From 25569193c5cac0b2226c51cb5682757f564900f0 Mon Sep 17 00:00:00 2001
From: wassname <github@wassname>
Date: Sun, 31 May 2026 12:19:38 +0000
Subject: [PATCH] fix: route2 refresh was a silent no-op (vhack_refresh_every
 gated on v_hack, which route2 sets None)

route2 uses v_act/v_grad, not v_hack, so --vhack-refresh-every never fired
for it -- the mask was frozen regardless of the flag. Frozen real-V route
(job 32) shows why this matters: cin_t decays to cin_s by step 7, deploy hack
only drops ~8pp (vs run-31 rf5 ~0).
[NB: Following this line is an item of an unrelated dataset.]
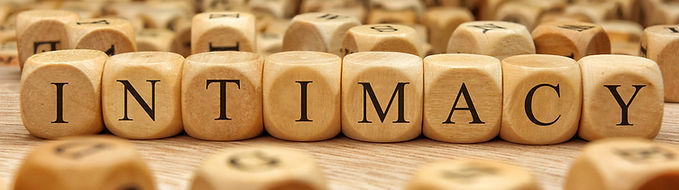 Wood blocks spelling out Intimacy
Now re-extracts v_act/v_grad every N steps
with the quarantine ablated (same MASK_PAIRS, no oracle). + journal entry (j).

Co-Authored-By: Claudypoo <288921227+claudypoo@users.noreply.github.com>
---
 RESEARCH_JOURNAL.md         | 72 +++++++++++++++++++++++++++++++++++++
 src/projected_grpo/train.py | 39 +++++++++++++++++++-
 2 files changed, 110 insertions(+), 1 deletion(-)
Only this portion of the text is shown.